🤖 AI Summary
Existing deterministic acceleration methods are typically restricted to quadratic objectives or hold only in expectation. This work proposes a general framework grounded in Hamiltonian dynamics, introducing Hamiltonian flows as a novel algorithmic primitive for deterministic accelerated convex optimization—thereby eliminating reliance on quadratic structure or randomness. By analyzing the contraction properties of trajectory-averaged flows rather than endpoint contraction, and by synergistically integrating continuous-time dynamics with discrete-time implementation, the authors construct a first-order optimization algorithm that achieves deterministic accelerated convergence for smooth convex optimization.

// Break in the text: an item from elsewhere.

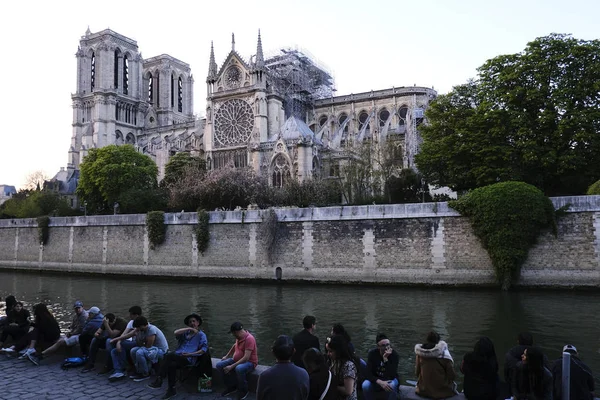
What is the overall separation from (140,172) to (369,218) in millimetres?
26781

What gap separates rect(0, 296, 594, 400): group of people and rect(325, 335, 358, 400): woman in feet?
0.03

The method attains the optimal first-order oracle complexity and comes with rigorous theoretical guarantees.
📝 Abstract
We develop Hamiltonian dynamics-based algorithms for smooth convex optimization that achieve accelerated rates of convergence. By exploiting contraction of averaged Hamiltonian flow trajectories rather than requiring contraction at trajectory endpoints, we show that Hamiltonian dynamics-based optimization methods admit deterministic and accelerated convergence guarantees, extending prior work that is limited to quadratic objectives or holds only in expectation. We analyze an idealized continuous-time algorithm and derive practical discrete-time implementations with optimal first-order complexity, thereby establishing Hamiltonian dynamics as a useful algorithmic primitive for deterministic accelerated convex optimization.